Authorship requires creative human contribution. Works consisting of both human-authored and GAI generated material may be copyrightable. We suggest that the more creativity and details utilized in prompts, mechanisms of control, and illustrative inputs, and selection of the output, the more a work will qualify for copyright registration. We recommend that the copyright office of the United States develop guidelines for how human creativity and intervention is measured when determining if a work is human or machine authored. We believe these standards should go beyond the type of ‘self-certification’ that exists in Lanham Act and Federal Trademark applications for marks related to performers. The solution probably involves a programmatic connection using industry-government defined communication standards between GAI companies and the copyright office. This application programming interface of sorts would enable authentication of the prompt engineering involved in the output. This is another application for an industry supported open-source blockchain based solution for provenance information in content.

Furthermore, in instances where a GAI tool “creates” a work 100% based on the work of an author or rights holder, the output should be entitled to copyright protection as a work derivative of the original. For example, if a GAI tool has ingested all of the musical compositions of Artist A, and all of the sound recordings of Artist A, and the rights holder(s) of those compositions and sound recordings instruct a GAI tool to create a musical composition and sound recording solely in the styles of Artist A, the output should be entitled to copyright protection inuring to the benefit of the Artist whose NILVS is reproduced, as well as the rights-holders of the musical compositions and sound recordings used to create the output(s). Perhaps there should be some co-authorship rights to the producers (prompt engineers), mixers, etc.

If a GAI tool’s output resembles (is substantially similar to) copyrighted works and affects the market for the copyrighted work, it is our opinion that fair use may not and should not apply.
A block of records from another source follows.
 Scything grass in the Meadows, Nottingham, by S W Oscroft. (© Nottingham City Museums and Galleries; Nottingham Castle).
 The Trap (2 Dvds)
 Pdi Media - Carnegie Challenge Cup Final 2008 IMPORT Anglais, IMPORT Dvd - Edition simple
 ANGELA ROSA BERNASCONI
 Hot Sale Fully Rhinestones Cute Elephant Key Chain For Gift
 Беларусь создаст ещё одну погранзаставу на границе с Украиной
Standard Technical Measures should co-evolve, potentially introducing Safe Harbors when strong technical tools are employed to allow copyright holders to manage their rights.

Right of Publicity and Privacy, Impersonations, and Deep Fakes

There are a few ways in which people’s name, image, likeness, voice, style, persona, or performance (what we are calling NILVS) can be used in GAI: (1) NILVS, including videos, and sound recordings, of humans can be used as training data; (2) people’s names and other identifying data, such as videos, images, and sound recordings can be used as prompts; (3) outputs of GAI can include, replicate, or evoke the NILVS of identifiable humans. Some of the issues of concern regarding these include threats to: the right of humans to control how our identities are used; for some, their livelihood; democracy, because GAI might produce deepfakes of politicians giving speeches or doing things they did not say or do, or of influencers purportedly endorsing a candidate or policy position.
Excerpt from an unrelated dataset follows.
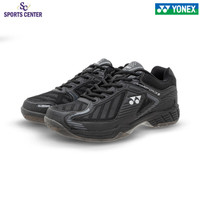 New Sepatu Badminton Yonex Tru Cushion Hydro Force 5 Black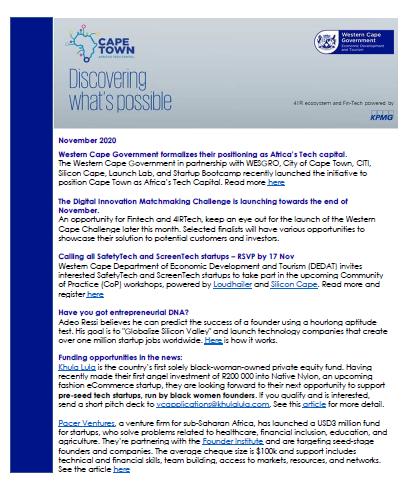 4IR_Fintech_newsletter_november2020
Stated generally, a right of publicity is currently the right of humans to control the commercial[40] use of their identity, for example, when an individual’s identity is used in an advertisement or on products, goods, or services. Identity has traditionally comprised an individual’s name, likeness, voice, and signature. It is important to note that the First Amendment prohibits restraining the use of an individual’s identity in “non-commercial” expressive speech, such as in news reporting, commentary, entertainment, works of fiction or nonfiction, or in advertising that is incidental to such uses, even if such uses are for profit.[41] We will look at how First Amendment issues are addressed in the proposed Federal NO FAKES Act discussed below.
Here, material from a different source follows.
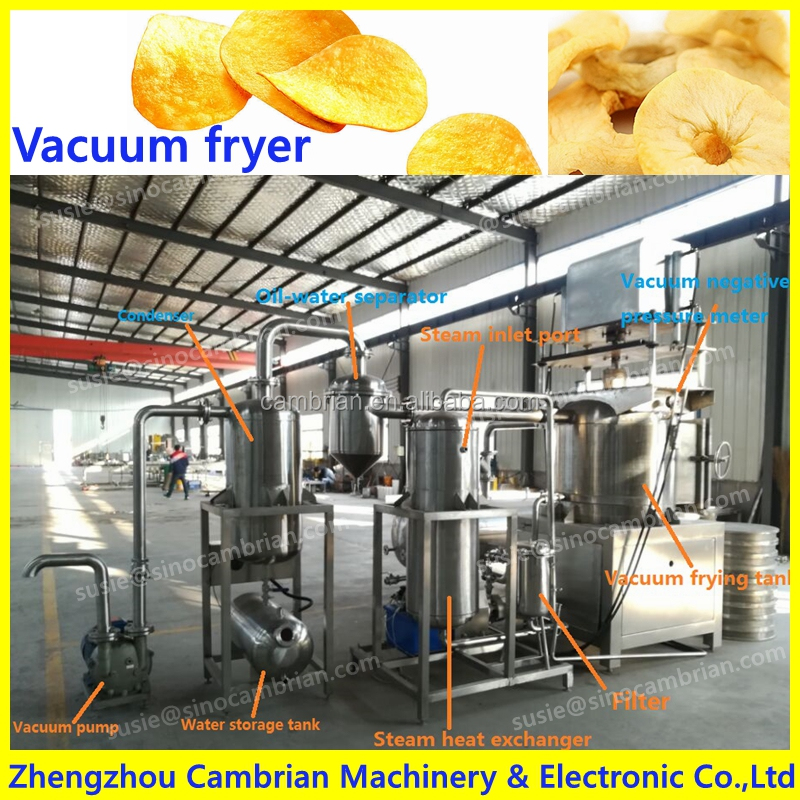 Low temperature less oil vacuum fryer for crispy jackfruit chips with best taste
Although there is currently no federal right of publicity, it is reported that a majority of states currently recognize a statutory or common law right of publicity, or both, through a patchwork or hodgepodge of laws.[42] As under the Lanham Act, discussed below, the laws of almost all states only protect those who are famous or publicly recognizable or whose identities have commercial value.[43] Right of publicity claims do not require that there is a likelihood of confusion, so a defendant who violates the right could not avoid liability by adding a disclaimer to GAI output. Some states recognize a right through the tort of invasion of privacy by appropriation under which a plaintiff can recover for a defendant’s unpermitted use of plaintiff’s identity with damage to plaintiff’s dignitary interests and peace of mind. Other laws could potentially be invoked in connection with GAI generated outputs that include the name or likeness, including vocal likeness, of a particular human, including defamation or false light (e.g., if a digital replica falsely depicts a human doing something they did not actually do or say, and where the use injures the individual’s reputation or is highly offensive to them),[44] fraud, or trademark infringement. Imitating an individual’s style usually does not receive protection, including under copyright law.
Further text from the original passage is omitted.